===== Excerpted passage

At low frequencies, the capacitive reactance tends to become infinite and at high frequencies the reactance becomes zero. Hence at low frequencies, the LPF has finite output and at high frequencies the output is nil, which is same for an integrator circuit. Hence low pass filter can be said to be worked as an **integrator**.

For the LPF to behave as an integrator

$$\tau \gg T$$

Where $\tau = RC$ the time constant of the circuit

Then the voltage variation in C is very small.

$$V_{i}=iR+\frac{1}{C} \int i \:dt$$

$$V_{i}\cong iR$$

$$Since \:\: \frac{1}{C} \int i \:dt \ll iR$$

$$i=\frac{V_{i}}{R}$$

$$ Since \:\: V_{0}=\frac{1}{C}\int i dt =\frac{1}{RC}\int V_{i}dt=\frac{1}{\tau }\int V_{i} dt$$

$$Output \propto \int input$$

Hence a LPF with large time constant produces an output that is proportional to the integral of an input.

The Frequency response of a practical low pass filter, when it works as an Integrator is as shown below.

If the integrator circuit is given a sinewave input, the output will be a cosine wave. If the input is a square wave, the output wave form changes its shape and appears as in the figure below.

At low frequencies, the output of a differentiator is zero whereas at high frequencies, its output is of some finite value. This is same as for a differentiator. Hence the high pass filter is said to be behaved as a differentiator.

==========

Carry on the passage about RC low pass and high pass filters from its final sentence.

===== Dataset excerpts

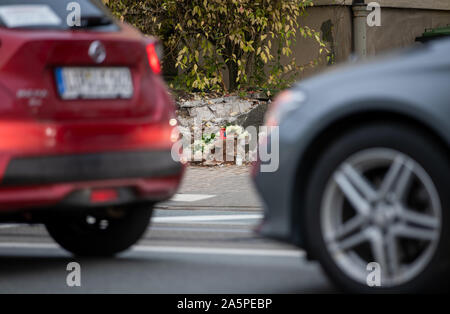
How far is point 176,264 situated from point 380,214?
2163mm

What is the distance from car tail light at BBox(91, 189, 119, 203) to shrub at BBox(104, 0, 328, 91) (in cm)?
1144

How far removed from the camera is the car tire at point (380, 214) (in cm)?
473

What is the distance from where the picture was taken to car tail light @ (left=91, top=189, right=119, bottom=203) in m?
5.71

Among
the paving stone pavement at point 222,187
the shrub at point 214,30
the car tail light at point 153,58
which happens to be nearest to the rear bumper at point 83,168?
the car tail light at point 153,58

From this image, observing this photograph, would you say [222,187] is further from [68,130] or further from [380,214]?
[380,214]

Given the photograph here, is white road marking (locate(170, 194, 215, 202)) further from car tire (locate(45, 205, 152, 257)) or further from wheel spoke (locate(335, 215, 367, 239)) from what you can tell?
wheel spoke (locate(335, 215, 367, 239))

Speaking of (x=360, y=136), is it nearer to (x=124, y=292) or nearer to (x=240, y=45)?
(x=124, y=292)

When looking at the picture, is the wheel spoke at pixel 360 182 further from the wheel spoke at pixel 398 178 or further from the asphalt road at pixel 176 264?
the asphalt road at pixel 176 264

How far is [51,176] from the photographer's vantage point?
5.58 m

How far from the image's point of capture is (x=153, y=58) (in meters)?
6.25

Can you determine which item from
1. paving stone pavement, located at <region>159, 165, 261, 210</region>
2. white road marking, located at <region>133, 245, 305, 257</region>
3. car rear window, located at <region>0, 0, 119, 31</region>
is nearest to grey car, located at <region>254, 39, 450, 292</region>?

==========

» Answer to this task
If time constant of the RC HPF is very much smaller than time period of the input signal, then circuit behaves as a differentiator. Then the voltage drop across R is very small when compared to the drop across C.

$$V_{i}=\frac{1}{C}\int i \:dt +iR$$

But $iR=V_{0}$ is small

$$since V_{i}=\frac{1}{C}\int i \:dt$$

$$i=\frac{V_{0}}{R}$$

$$Since \: V_{i} =\frac{1}{\tau }\int V_{0} \:dt$$

Where $\tau =RC$ the time constant of the circuit.

Differentiating on both sides,

$$\frac{dV_{i}}{dt}=\frac{V_0}{\tau }$$

$$V_{0}=\tau \frac{dV_{i}}{dt}$$

$$Since \:V_{0}\propto \frac{dV_{i}}{dt}$$

The output is proportional to the differential of the input signal.

The Frequency response of a practical high pass filter, when it works as a Differentiator is as shown below.

If the differentiator circuit is given a sinewave input, the output will be a cosine wave. If the input is a square wave, the output wave form changes its shape and appears as in the figure below.

These two circuits are mostly used in various electronic applications. A differentiator circuit produces a constant output voltage when the input applied tends to change steadily. An integrator circuit produces a steadily changing output voltage when the input voltage applied is constant.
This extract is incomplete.